● Stated task
Give the rows from the one holding "What distance from the camera" through the end of the rows, inclusive, as a Markdown table with columns "No." and "Text". Number each line, and leave out blank lines.

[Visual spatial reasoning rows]
Begin

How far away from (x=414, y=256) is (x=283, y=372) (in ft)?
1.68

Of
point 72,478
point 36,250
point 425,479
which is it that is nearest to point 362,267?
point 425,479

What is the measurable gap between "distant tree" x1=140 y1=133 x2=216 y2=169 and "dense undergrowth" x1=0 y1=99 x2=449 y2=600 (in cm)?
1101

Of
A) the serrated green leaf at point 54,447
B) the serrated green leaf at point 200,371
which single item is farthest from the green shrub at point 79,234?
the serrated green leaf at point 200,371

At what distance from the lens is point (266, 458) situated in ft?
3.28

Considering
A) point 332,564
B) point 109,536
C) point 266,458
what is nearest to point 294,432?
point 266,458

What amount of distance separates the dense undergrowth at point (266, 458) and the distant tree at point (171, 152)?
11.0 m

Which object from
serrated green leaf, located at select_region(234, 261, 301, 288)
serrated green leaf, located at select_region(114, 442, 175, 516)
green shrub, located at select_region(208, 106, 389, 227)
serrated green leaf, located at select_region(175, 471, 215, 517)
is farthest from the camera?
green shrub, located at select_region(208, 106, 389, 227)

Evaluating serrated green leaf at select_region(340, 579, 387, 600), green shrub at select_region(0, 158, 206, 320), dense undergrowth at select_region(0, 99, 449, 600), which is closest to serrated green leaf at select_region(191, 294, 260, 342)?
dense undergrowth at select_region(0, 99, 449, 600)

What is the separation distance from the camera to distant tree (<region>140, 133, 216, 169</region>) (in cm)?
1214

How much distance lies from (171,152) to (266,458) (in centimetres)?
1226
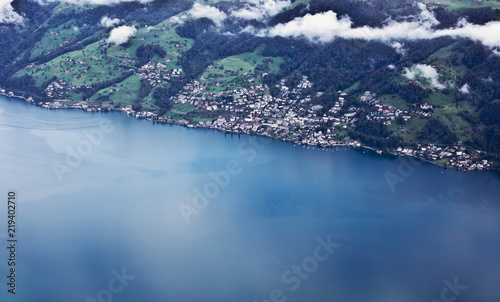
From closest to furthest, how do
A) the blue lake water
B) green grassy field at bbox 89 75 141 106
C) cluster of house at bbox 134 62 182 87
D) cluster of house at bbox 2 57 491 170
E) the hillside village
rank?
the blue lake water → the hillside village → cluster of house at bbox 2 57 491 170 → green grassy field at bbox 89 75 141 106 → cluster of house at bbox 134 62 182 87

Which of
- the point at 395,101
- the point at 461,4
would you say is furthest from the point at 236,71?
the point at 461,4

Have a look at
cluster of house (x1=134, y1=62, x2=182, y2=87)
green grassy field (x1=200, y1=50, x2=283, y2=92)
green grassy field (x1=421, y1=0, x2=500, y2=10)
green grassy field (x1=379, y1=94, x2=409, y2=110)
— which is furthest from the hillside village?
green grassy field (x1=421, y1=0, x2=500, y2=10)

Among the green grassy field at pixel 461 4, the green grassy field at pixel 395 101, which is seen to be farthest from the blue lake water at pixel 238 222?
the green grassy field at pixel 461 4

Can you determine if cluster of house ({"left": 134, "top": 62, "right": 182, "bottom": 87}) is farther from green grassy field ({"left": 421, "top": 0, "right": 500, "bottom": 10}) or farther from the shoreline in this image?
green grassy field ({"left": 421, "top": 0, "right": 500, "bottom": 10})

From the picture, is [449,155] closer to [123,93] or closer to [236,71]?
[236,71]

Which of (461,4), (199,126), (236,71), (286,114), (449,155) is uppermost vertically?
(461,4)

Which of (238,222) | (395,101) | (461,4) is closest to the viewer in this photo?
(238,222)

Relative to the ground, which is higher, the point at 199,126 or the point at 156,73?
the point at 156,73

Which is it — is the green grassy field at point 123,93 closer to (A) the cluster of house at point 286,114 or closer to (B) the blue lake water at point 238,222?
(A) the cluster of house at point 286,114

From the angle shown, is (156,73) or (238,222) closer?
(238,222)
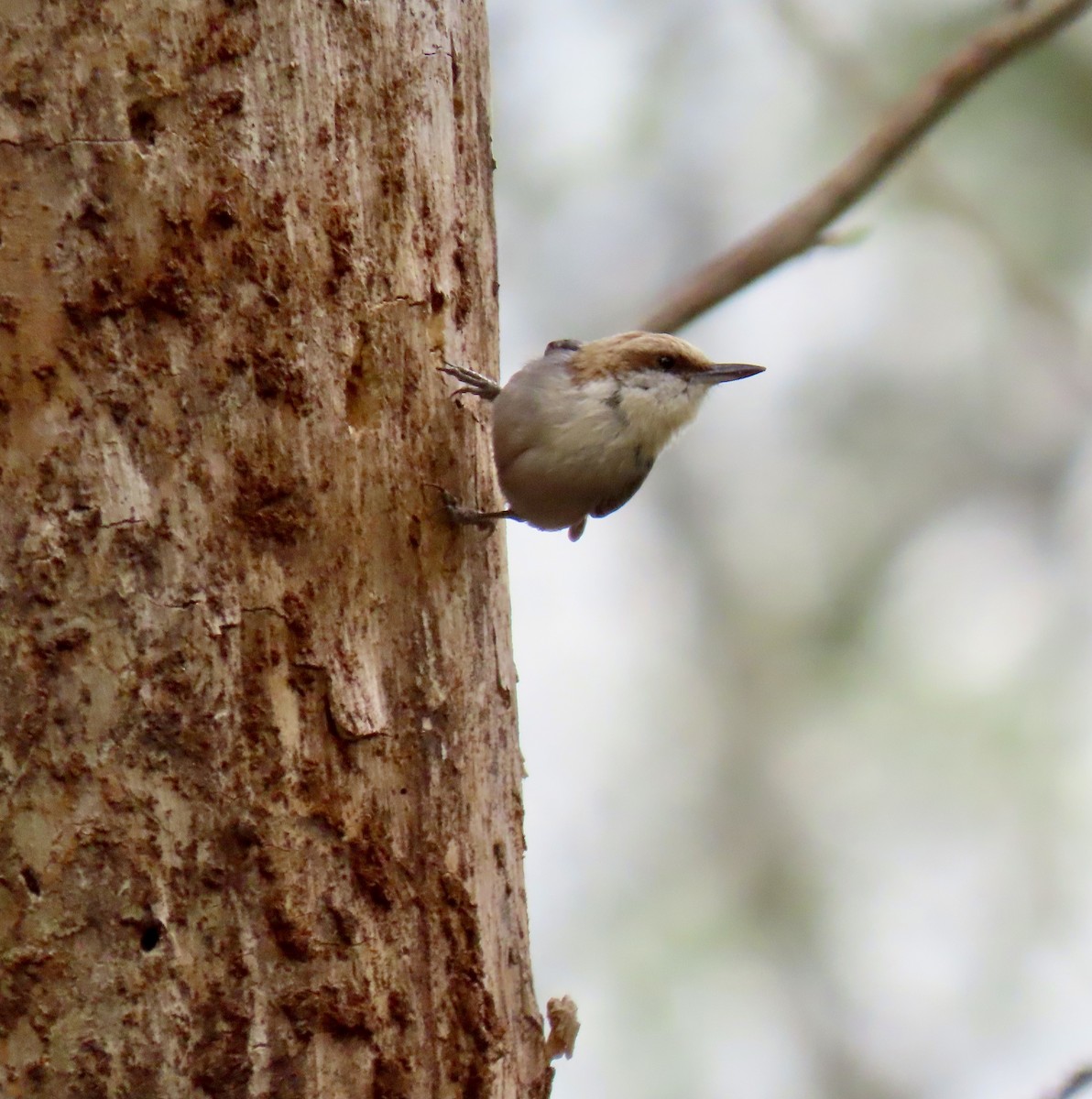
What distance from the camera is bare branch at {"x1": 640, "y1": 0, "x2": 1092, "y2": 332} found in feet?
11.2

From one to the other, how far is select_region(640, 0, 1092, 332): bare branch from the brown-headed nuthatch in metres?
0.11

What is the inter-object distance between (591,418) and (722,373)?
45 cm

End

● Full solution
| No. | Text |
|---|---|
| 1 | What distance from the camera is bare branch at {"x1": 640, "y1": 0, "x2": 1092, "y2": 332} found in feet? |
| 2 | 11.2 |
| 3 | From one to the other, how far is select_region(640, 0, 1092, 332): bare branch from the brown-headed nuthatch in metres? |
| 4 | 0.11 |
| 5 | What is the inter-object distance between (591,418) and (722,373)? |
| 6 | 45 cm |